# Brano fornito
++++++++++

Guido (Luca Marinelli), portiere di notte, e Antonia (Federica Victoria Caiozzo), impiegata di autonoleggio, stanno insieme da sei anni in un piccolo appartamento di Acilia, estrema periferia romana. Nonostante la macroscopica differenza (Guido, proveniente da una famiglia colta e alto borghese toscana, è un raffinato e gentile latinista, massimo esperto in martirologia proto cristiana che ha rinunciato alla carriera universitaria per essere libero, col suo mestiere, di leggere e pensare senza preoccupazione alcuna; Antonia, cantautrice di belle speranze mai concretizzatesi, ha rotto i ponti con la famiglia in Sicilia, condotto una vita randagia da pseudo punk e ostenta orgogliosamente la propria ignoranza e la propria irrequietezza), i due si amano tantissimo, esprimendo questo sentimento nei piccoli gesti e nella quotidianità, anche se, dati i rispettivi lavori, l’unico momento di “tutti i santi giorni” in cui possono incontrarsi è la mattina presto, quando lui le porta la colazione a letto con la spiegazione del santo del giorno, e subito dopo fanno l’amore. A interrompere, o meglio stravolgere questo idillio, è la scelta di avere un figlio. La strada si mostra subito in salita, tra esami, ormoni e fecondazione assistita. Messa sotto pressione da una situazione ormai non più gestibile (e dopo l’incontro con un ex fidanzato dalla reputazione dubbia), Antonia crolla e decide di sparire dalla vita di Guido, dandosi per irrintracciabile. È allora che Guido capisce di amarla così tanto da dover mettere da parte la propria pacatezza per riaverla con sé a tutti i costi.

++++++++++

# Richiesta scritta
Riprendi il brano sulla storia di Guido e Antonia e proseguilo dopo la sua ultima frase. Il materiale che segue è indipendente dal brano.

++++++++++

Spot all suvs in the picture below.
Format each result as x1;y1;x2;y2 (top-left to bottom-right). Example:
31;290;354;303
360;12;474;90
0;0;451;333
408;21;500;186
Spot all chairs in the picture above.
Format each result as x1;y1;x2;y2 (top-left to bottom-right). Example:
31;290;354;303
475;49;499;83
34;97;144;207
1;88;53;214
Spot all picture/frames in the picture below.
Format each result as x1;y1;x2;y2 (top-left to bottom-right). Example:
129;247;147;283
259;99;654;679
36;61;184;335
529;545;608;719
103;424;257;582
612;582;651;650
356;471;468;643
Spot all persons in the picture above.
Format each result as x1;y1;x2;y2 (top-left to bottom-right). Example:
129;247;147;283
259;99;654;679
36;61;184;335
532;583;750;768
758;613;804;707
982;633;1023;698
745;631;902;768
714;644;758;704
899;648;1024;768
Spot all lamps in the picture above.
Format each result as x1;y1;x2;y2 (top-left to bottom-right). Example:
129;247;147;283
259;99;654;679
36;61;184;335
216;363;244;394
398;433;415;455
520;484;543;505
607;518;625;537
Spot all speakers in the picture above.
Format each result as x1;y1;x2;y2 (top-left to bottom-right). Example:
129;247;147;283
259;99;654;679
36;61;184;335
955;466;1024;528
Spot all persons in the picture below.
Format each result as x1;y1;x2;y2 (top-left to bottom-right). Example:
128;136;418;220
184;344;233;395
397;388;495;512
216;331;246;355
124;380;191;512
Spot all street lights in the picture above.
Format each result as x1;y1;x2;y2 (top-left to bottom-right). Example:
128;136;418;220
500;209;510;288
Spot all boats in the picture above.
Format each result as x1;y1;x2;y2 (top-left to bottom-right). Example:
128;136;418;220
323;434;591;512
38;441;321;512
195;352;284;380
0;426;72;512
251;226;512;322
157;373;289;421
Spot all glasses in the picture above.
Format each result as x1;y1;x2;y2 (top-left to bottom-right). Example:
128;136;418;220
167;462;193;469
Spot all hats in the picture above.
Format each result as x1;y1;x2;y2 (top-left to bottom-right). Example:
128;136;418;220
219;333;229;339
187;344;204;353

++++++++++

# Risposta al problema
Virzì, assieme all’abituale compagno di sceneggiatura Francesco Bruni, ha tratto il suo ultimo lavoro da un libro, “La generazione” di Simone Lenzi. Non si tratta affatto, a discapito del titolo letterario, di un qualche manifesto sulla generazione dei trentenni con annessi problemi (anche se non mancano gli accenni al lavoro, all’affitto, alle vacanze mai fatte…). Il film di Virzì è molto di più: è una storia d’amore come rarissimamente se ne vedono sugli schermi. Ci sono lui e lei, diversissimi: lui è gentile, timido, insicuro, placidamente contento di un’esistenza che gli permette di coltivare i suoi amati studi senza doversene rovinare il gusto con la competitività accademica; lei è aggressiva, un po’ superba, eternamente insoddisfatta; ma entrambi riescono a ripararsi felici in quell’amore intenso che hanno coltivato per sei anni, senza spettacolarizzazioni, senza eccessi, nutrito solo dal reciproco sostegno e affetto quotidiano. Un amore che risalta ancor di più nella brutta periferia del raccordo anulare (Virzì è famoso per prediligere nello svolgimento delle proprie storie i “non luoghi” che potrebbero accomunarsi in tutta la penisola); non solo brutta ma anche cafona e violenta (si pensi alle vicende dei vicini di casa, tipico sottoprodotto della cultura contemporanea, dove, per di più, lui picchia la moglie incinta). A dare voce e corpo agli innamorati sono due interpreti straordinari, Luca Marinelli (già visto nella Solitudine dei numeri primi) nei panni dello stralunato Guido, e l’esordiente Federica Victoria Caiozzo, in arte Thony, che nella vita è realmente cantautrice ricercata (a sua firma la colonna sonora); riescono a farlo costruendo i personaggi a partire dalle piccole, sfumate caratteristiche quotidiane che costruiscono l’identità personale: la gestualità (minima quella di lui, esagerata – in senso positivo – quella di lei), dal tono di voce (basso e profondo quello di lui, alto e sguaiato lei), dall’abbigliamento (scuro e da “sfigato” per lui, squillante e a tratti cafone lei); nella direzione degli attori Virzì si dimostra infatti anche stavolta un maestro.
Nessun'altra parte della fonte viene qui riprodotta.